### WHAT IS NEEDED
Transcribe the listing precisely, entry by entry.

<<<<

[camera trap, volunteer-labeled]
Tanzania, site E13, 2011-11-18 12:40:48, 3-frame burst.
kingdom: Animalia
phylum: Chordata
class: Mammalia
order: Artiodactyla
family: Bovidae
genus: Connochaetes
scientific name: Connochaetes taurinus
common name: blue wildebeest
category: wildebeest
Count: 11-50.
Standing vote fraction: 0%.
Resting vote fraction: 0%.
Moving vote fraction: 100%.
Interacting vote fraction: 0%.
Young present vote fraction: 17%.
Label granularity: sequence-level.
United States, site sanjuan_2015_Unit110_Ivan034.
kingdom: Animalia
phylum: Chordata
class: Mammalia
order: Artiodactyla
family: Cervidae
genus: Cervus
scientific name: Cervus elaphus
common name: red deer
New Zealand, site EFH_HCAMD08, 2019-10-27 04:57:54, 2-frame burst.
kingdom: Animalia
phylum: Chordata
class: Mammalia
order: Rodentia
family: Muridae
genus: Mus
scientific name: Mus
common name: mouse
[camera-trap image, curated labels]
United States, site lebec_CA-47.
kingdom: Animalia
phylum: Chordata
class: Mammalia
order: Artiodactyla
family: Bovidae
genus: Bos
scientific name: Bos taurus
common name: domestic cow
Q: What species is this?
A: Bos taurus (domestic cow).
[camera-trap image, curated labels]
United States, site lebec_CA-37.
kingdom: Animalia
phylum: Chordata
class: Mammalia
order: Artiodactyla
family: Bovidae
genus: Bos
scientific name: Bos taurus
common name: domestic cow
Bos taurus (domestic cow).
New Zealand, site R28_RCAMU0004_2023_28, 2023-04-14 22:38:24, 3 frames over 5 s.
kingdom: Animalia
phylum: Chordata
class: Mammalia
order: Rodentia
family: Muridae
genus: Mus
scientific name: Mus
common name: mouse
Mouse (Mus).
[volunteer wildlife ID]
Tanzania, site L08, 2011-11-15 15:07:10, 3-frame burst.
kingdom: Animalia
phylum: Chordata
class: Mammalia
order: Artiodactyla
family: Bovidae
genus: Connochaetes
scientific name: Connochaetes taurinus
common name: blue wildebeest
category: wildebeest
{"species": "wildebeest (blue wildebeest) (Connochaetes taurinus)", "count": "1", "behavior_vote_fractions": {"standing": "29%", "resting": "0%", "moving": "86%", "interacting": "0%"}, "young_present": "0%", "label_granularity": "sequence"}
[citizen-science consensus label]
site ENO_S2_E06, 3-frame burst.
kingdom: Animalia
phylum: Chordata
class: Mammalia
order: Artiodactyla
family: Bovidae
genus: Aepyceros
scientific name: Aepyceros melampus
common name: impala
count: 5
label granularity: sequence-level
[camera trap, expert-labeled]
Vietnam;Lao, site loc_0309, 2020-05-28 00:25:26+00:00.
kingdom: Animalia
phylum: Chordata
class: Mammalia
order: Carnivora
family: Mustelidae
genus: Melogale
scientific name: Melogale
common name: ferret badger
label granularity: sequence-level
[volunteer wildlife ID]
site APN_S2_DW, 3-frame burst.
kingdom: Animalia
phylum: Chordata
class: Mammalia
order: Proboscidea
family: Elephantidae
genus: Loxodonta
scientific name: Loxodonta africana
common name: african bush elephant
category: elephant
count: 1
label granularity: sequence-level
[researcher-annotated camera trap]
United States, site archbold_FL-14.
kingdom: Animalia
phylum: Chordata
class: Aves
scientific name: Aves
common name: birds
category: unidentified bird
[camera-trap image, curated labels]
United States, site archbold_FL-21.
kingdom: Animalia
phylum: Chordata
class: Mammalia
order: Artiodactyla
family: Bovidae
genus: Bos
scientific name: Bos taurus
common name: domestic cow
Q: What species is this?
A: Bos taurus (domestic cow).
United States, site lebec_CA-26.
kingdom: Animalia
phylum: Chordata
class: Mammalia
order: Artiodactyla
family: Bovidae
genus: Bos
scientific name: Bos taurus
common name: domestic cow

>>>>

### SOLUTION TO THIS PROBLEM
[camera trap, volunteer-labeled]
Tanzania, site E13, 2011-11-18 12:40:48, 3-frame burst.
kingdom: Animalia
phylum: Chordata
class: Mammalia
order: Artiodactyla
family: Bovidae
genus: Connochaetes
scientific name: Connochaetes taurinus
common name: blue wildebeest
category: wildebeest
Count: 11-50.
Standing vote fraction: 0%.
Resting vote fraction: 0%.
Moving vote fraction: 100%.
Interacting vote fraction: 0%.
Young present vote fraction: 17%.
Label granularity: sequence-level.
United States, site sanjuan_2015_Unit110_Ivan034.
kingdom: Animalia
phylum: Chordata
class: Mammalia
order: Artiodactyla
family: Cervidae
genus: Cervus
scientific name: Cervus elaphus
common name: red deer
New Zealand, site EFH_HCAMD08, 2019-10-27 04:57:54, 2-frame burst.
kingdom: Animalia
phylum: Chordata
class: Mammalia
order: Rodentia
family: Muridae
genus: Mus
scientific name: Mus
common name: mouse
[camera-trap image, curated labels]
United States, site lebec_CA-47.
kingdom: Animalia
phylum: Chordata
class: Mammalia
order: Artiodactyla
family: Bovidae
genus: Bos
scientific name: Bos taurus
common name: domestic cow
Q: What species is this?
A: Bos taurus (domestic cow).
[camera-trap image, curated labels]
United States, site lebec_CA-37.
kingdom: Animalia
phylum: Chordata
class: Mammalia
order: Artiodactyla
family: Bovidae
genus: Bos
scientific name: Bos taurus
common name: domestic cow
Bos taurus (domestic cow).
New Zealand, site R28_RCAMU0004_2023_28, 2023-04-14 22:38:24, 3 frames over 5 s.
kingdom: Animalia
phylum: Chordata
class: Mammalia
order: Rodentia
family: Muridae
genus: Mus
scientific name: Mus
common name: mouse
Mouse (Mus).
[volunteer wildlife ID]
Tanzania, site L08, 2011-11-15 15:07:10, 3-frame burst.
kingdom: Animalia
phylum: Chordata
class: Mammalia
order: Artiodactyla
family: Bovidae
genus: Connochaetes
scientific name: Connochaetes taurinus
common name: blue wildebeest
category: wildebeest
{"species": "wildebeest (blue wildebeest) (Connochaetes taurinus)", "count": "1", "behavior_vote_fractions": {"standing": "29%", "resting": "0%", "moving": "86%", "interacting": "0%"}, "young_present": "0%", "label_granularity": "sequence"}
[citizen-science consensus label]
site ENO_S2_E06, 3-frame burst.
kingdom: Animalia
phylum: Chordata
class: Mammalia
order: Artiodactyla
family: Bovidae
genus: Aepyceros
scientific name: Aepyceros melampus
common name: impala
count: 5
label granularity: sequence-level
[camera trap, expert-labeled]
Vietnam;Lao, site loc_0309, 2020-05-28 00:25:26+00:00.
kingdom: Animalia
phylum: Chordata
class: Mammalia
order: Carnivora
family: Mustelidae
genus: Melogale
scientific name: Melogale
common name: ferret badger
label granularity: sequence-level
[volunteer wildlife ID]
site APN_S2_DW, 3-frame burst.
kingdom: Animalia
phylum: Chordata
class: Mammalia
order: Proboscidea
family: Elephantidae
genus: Loxodonta
scientific name: Loxodonta africana
common name: african bush elephant
category: elephant
count: 1
label granularity: sequence-level
[researcher-annotated camera trap]
United States, site archbold_FL-14.
kingdom: Animalia
phylum: Chordata
class: Aves
scientific name: Aves
common name: birds
category: unidentified bird
[camera-trap image, curated labels]
United States, site archbold_FL-21.
kingdom: Animalia
phylum: Chordata
class: Mammalia
order: Artiodactyla
family: Bovidae
genus: Bos
scientific name: Bos taurus
common name: domestic cow
Q: What species is this?
A: Bos taurus (domestic cow).
United States, site lebec_CA-26.
kingdom: Animalia
phylum: Chordata
class: Mammalia
order: Artiodactyla
family: Bovidae
genus: Bos
scientific name: Bos taurus
common name: domestic cow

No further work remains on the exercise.